### WHAT IS BEING ASKED
Restate all the entries exactly as they appear, apart from the pictures.

(Beginning of DATA)

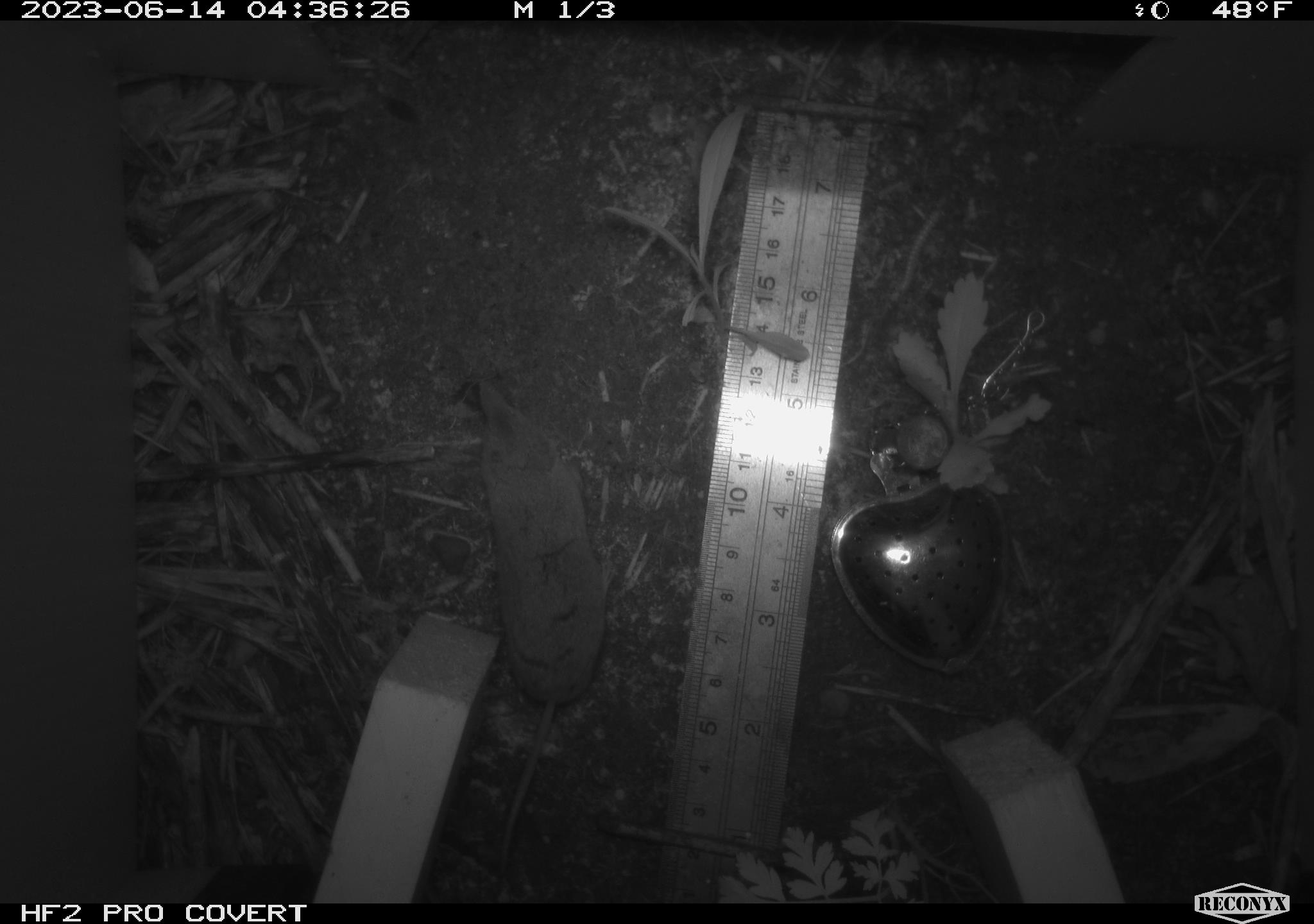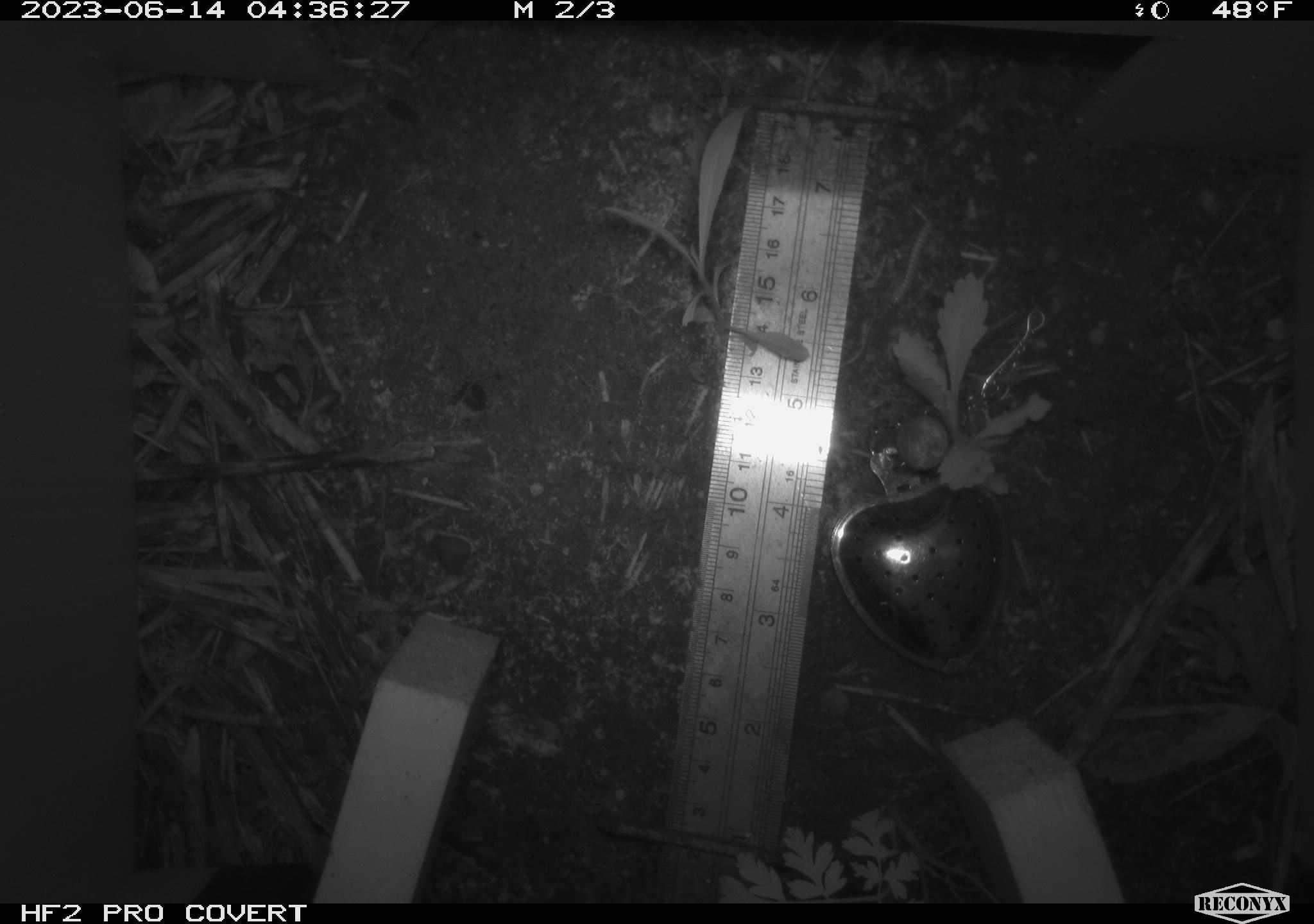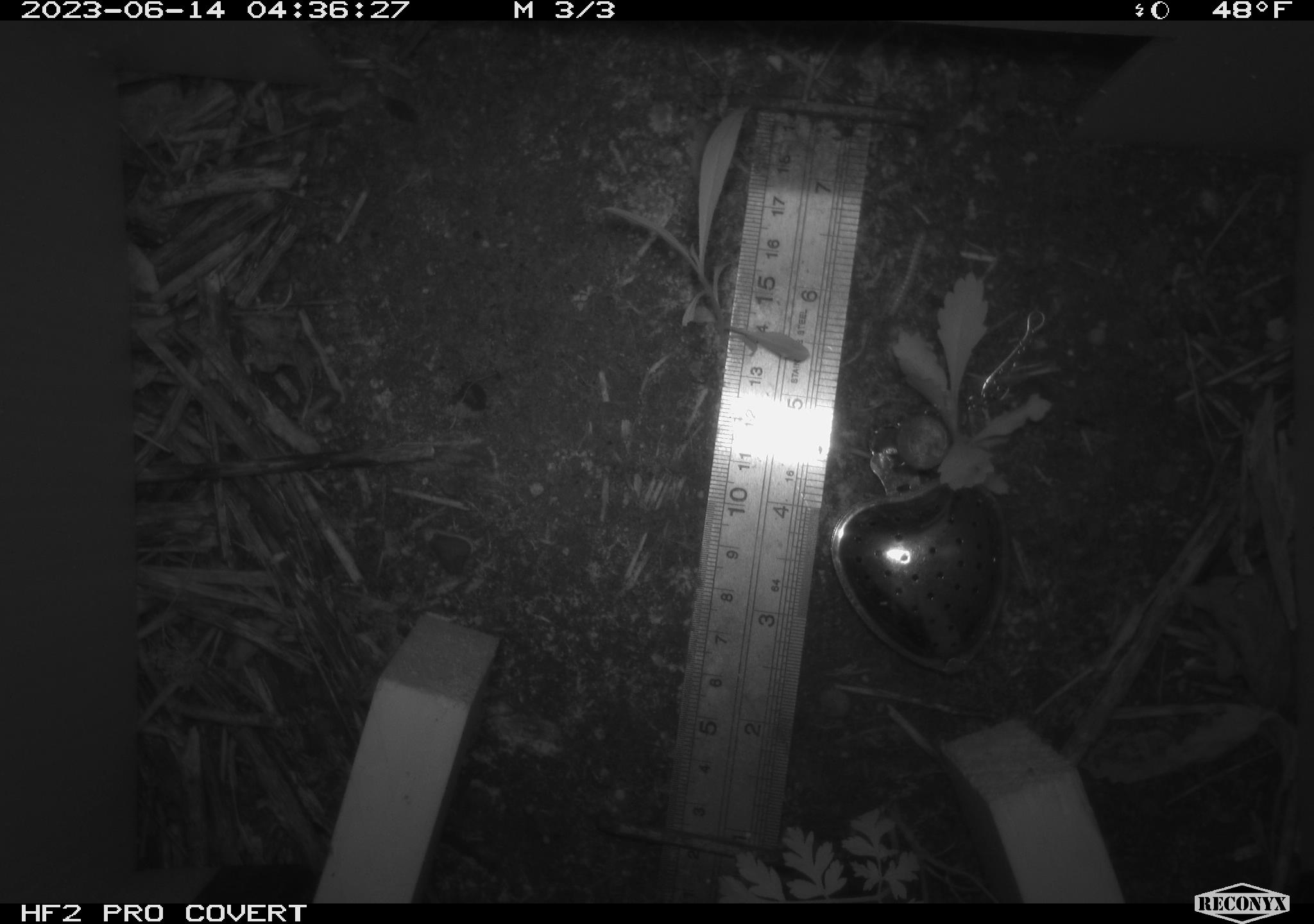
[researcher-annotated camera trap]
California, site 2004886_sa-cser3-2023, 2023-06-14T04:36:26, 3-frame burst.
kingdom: Animalia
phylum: Chordata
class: Mammalia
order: Eulipotyphla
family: Soricidae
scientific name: Soricidae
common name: shrews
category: soricidae family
Soricidae family (shrews) (Soricidae).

(End of DATA)

### SOLUTION
[researcher-annotated camera trap]
California, site 2004886_sa-cser3-2023, 2023-06-14T04:36:26, 3-frame burst.
kingdom: Animalia
phylum: Chordata
class: Mammalia
order: Eulipotyphla
family: Soricidae
scientific name: Soricidae
common name: shrews
category: soricidae family
Soricidae family (shrews) (Soricidae).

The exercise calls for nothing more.